Saham Bank says the main attraction is that 90% of the invested capital is protected at the end of the three-year period.
If the Bitcoin-linked fund rises by up to 60%, investors get back 90% of their capital plus the full increase recorded by the ETF.
If the fund rises by more than 60%, gains are capped. Investors receive 90% of their capital and a fixed return of 38%.
If the fund falls, investors receive no return and recover only 90% of their original investment.
The product therefore offers a different risk profile from buying Bitcoin directly. Potential losses are limited, but so are potential gains.
Saham Bank says growing interest from major investors, Bitcoin’s limited supply of 21 million coins and the next halving event expected in 2028 support long-term interest in the cryptocurrency.
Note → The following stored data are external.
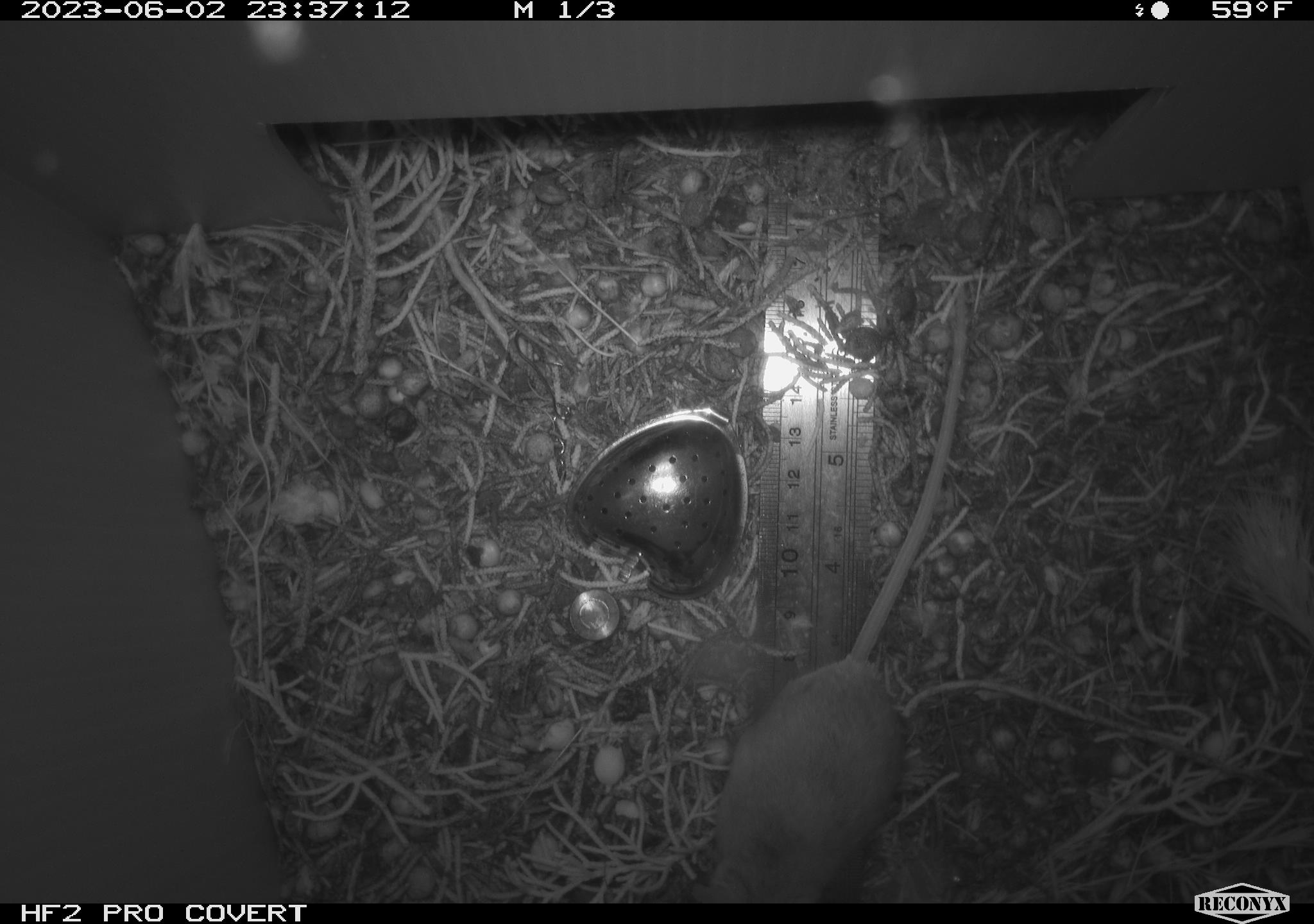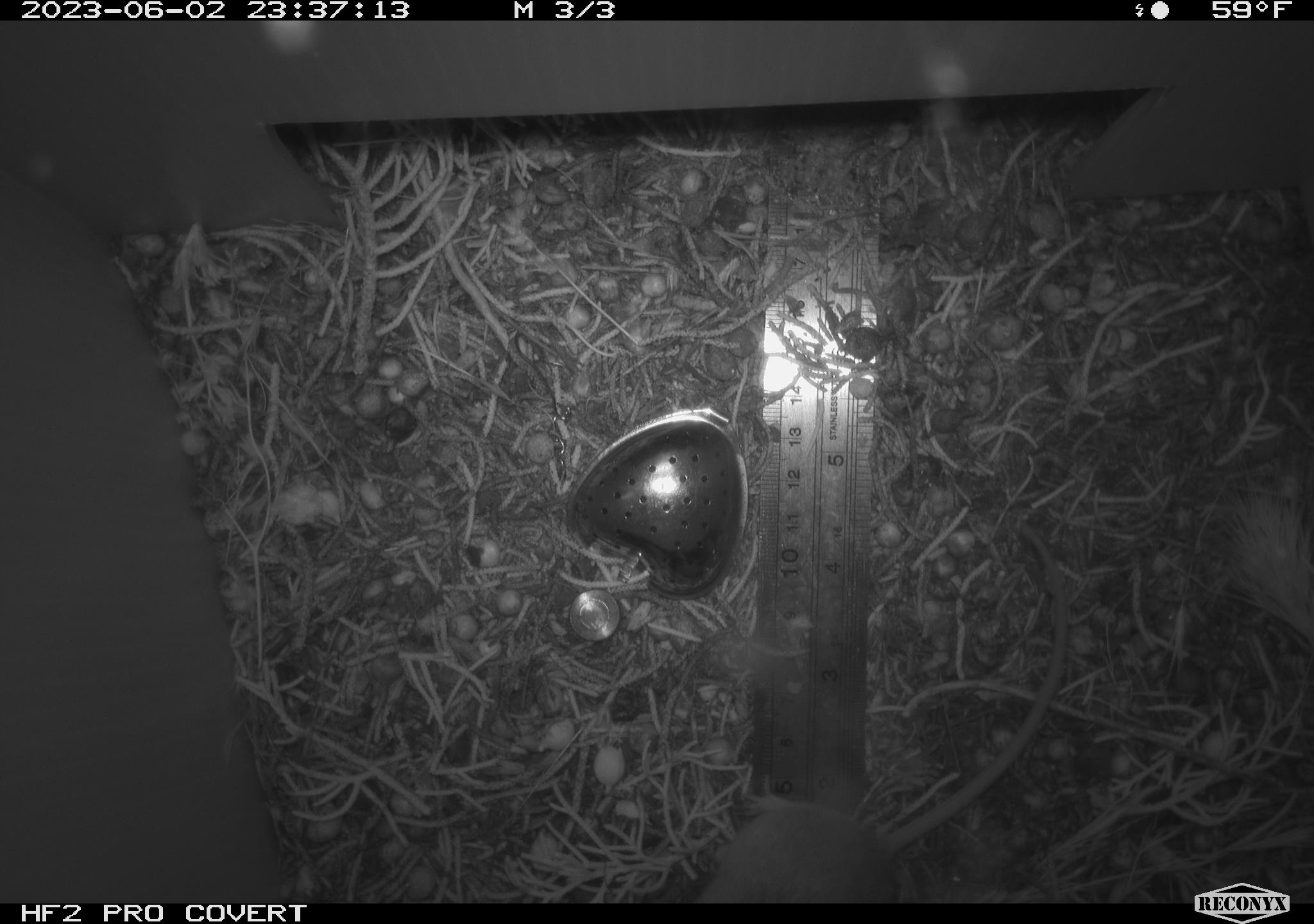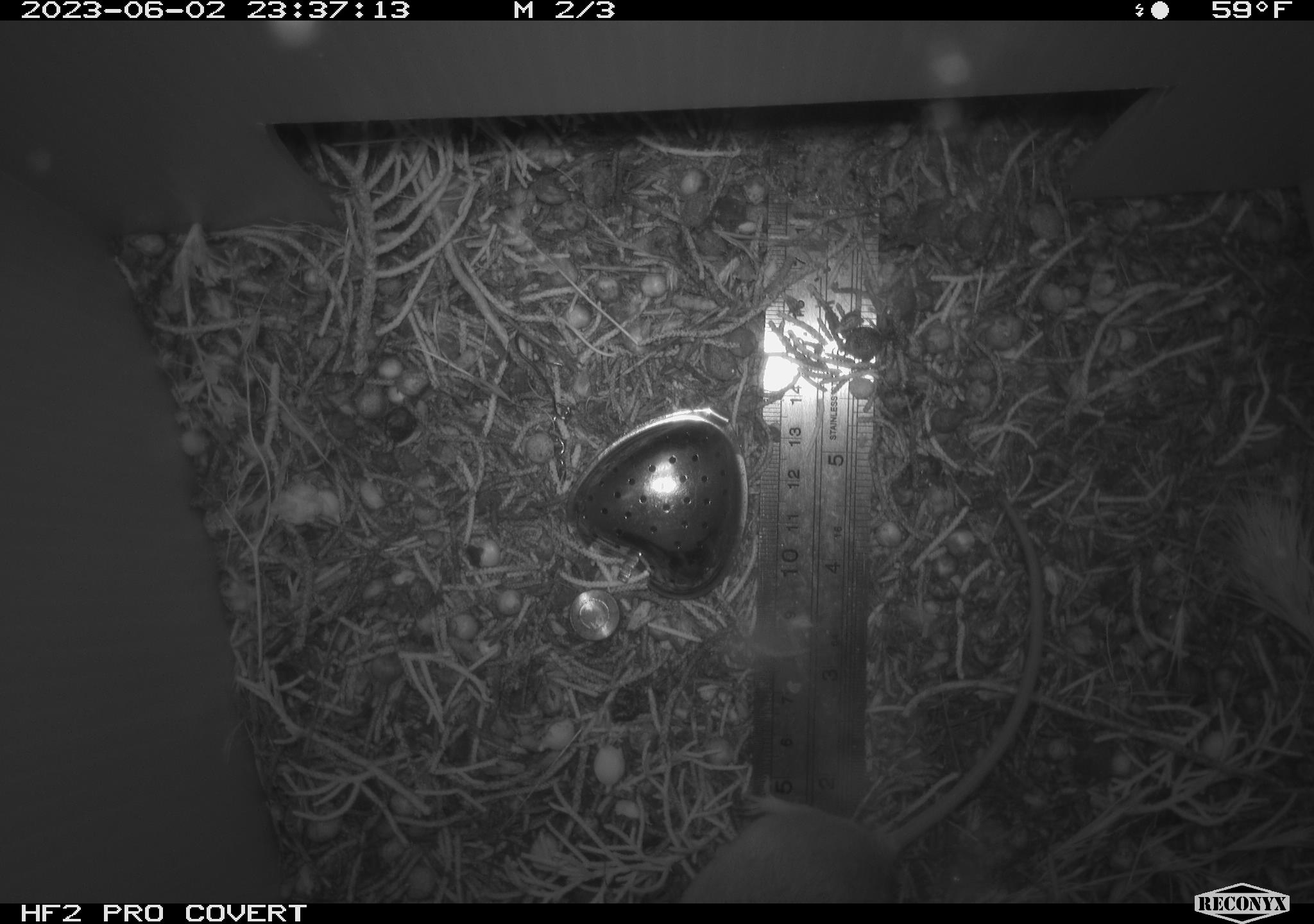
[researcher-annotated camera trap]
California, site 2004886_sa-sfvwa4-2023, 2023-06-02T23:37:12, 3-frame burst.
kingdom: Animalia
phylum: Chordata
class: Mammalia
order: Rodentia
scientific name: Rodentia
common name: mouse species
The launch comes as cryptocurrency use continues to grow in Morocco despite years of restrictions.
Around six million Moroccans now own or use cryptocurrencies, according to industry estimates. That represents growth of about 60% over the past five years.
Morocco ranks 24th in the world for crypto ownership, 23rd for trading volume on centralised exchanges and 20th for retail activity on crypto platforms. The country’s crypto market is expected to reach $292.4 million, with annual growth of around 4.9%.
Meanwhile, Moroccan authorities are preparing new rules for the sector.
The Ministry of Economy and Finance, Bank Al-Maghrib and the AMMC have drafted Bill 42.25, a new law that would regulate crypto assets in Morocco.
The proposal would create separate licences for crypto custody providers, exchanges and token issuers. Companies would also be required to have a physical presence in Morocco and maintain capital of between five and 10 million dirhams.
The draft law treats cryptocurrencies as financial assets rather than a currency and keeps them subject to Morocco’s foreign exchange rules. Authorities are also considering taxes of between 15% and 30% on crypto profits.
At the same time, Bank Al-Maghrib has completed initial testing of its own digital currency project, known as the e-Dirham, for local and cross-border payments.